Let me first say that I truly did feel bad for the guy taking our pictures because obviously he had never met children such as mine. My boys, when put together and told to behave in a studio setting, somehow morphed into crazy performing monkeys who have reached their limits with the establishment and begin to fling their poo at the audience (the monkeys, not my kids).
Long story short, it was rough and felt rushed. The photographer kept switching us around, taking photos of different combinations and posing my kids unnaturally (I can honestly say my kids have never stood back to back with their arms crossed while grinning). After the first 20 attempts the photographer started saying things like, "gosh, I've got to get a good picture of the two of you!" as he began to sweat visibly. (Did I mention that I really did feel a bit bad for him?)

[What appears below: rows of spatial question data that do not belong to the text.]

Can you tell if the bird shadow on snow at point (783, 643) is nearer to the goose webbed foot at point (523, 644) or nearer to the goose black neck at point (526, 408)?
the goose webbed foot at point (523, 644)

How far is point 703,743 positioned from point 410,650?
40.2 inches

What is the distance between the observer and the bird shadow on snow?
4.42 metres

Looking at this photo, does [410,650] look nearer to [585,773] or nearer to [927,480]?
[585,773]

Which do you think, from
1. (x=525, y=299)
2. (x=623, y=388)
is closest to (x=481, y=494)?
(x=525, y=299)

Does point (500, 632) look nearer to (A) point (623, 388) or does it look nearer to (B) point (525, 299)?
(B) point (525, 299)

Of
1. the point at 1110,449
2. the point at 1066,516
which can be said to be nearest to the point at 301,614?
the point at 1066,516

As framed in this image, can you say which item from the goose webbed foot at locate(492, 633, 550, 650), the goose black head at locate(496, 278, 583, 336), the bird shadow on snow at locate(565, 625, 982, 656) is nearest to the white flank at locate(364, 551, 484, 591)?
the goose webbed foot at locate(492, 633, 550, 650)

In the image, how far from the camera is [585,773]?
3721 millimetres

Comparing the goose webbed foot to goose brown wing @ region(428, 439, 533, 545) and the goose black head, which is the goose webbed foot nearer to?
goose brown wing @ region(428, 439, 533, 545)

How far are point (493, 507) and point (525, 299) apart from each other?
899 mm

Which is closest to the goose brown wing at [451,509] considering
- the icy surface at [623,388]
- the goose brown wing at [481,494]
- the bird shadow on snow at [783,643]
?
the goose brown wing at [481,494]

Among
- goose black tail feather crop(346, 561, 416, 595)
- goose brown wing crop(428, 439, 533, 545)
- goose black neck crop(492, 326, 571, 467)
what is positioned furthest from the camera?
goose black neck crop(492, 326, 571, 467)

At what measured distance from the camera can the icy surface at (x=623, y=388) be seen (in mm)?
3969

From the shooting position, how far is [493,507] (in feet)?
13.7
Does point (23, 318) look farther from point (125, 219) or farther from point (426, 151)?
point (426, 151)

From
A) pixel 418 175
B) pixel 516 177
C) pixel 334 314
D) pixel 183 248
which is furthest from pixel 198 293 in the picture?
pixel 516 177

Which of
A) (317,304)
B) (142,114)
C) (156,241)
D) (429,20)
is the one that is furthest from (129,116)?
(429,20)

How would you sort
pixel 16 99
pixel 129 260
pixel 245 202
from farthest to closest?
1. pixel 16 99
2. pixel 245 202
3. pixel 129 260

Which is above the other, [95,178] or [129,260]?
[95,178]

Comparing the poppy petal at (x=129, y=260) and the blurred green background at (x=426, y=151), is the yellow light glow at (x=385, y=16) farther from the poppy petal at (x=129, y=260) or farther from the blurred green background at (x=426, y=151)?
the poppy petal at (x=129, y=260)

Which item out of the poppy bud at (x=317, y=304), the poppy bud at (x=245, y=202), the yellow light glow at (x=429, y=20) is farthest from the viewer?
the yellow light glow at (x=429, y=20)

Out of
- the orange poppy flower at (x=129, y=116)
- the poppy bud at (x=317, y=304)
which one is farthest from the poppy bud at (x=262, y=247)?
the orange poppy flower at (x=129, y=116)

We did capture some gems though, like the required couple shot where I put my hand on Mike's shoulder and we both give the camera "soft" looks. Um, Mike doesn't know what a soft look is. And I think 90% of the time they end up looking silly. Really, if you're posing, why not smile? When you're 80 and you look back on your senior shots are you going to say, "Dang, I looked fierce! Why didn't I submit that photo to Vogue??" or are you going to say, "Gee, I sure wish I had smiled!"
I wanted to say, "it's really okay, I have no intention of purchasing these," but I knew he wouldn't listen. So we suffered through it and then went to the preview room, where he gave us the hard sale. I won't go through that, except to say:
- Photographers should know that women don't want their upper arms to look squished and fat in pictures. Or is that just me?
- We didn't purchase anything.
- The photographer may or may not have said, "you're not getting any younger or thinner."
- He DID say it.
- I did not slap him. Gold star sticker for me.
- We will get our complimentary 8x10 of the church directory shot, the only one we had with all four of us smiling semi-naturally and looking at the camera. Never you mind that half my face is obstructed and my youngest is on his way out of the shot in mid-leap.
At least people in the church will recognize us when they flip through the pages of the directory... "oh, I know who they are!"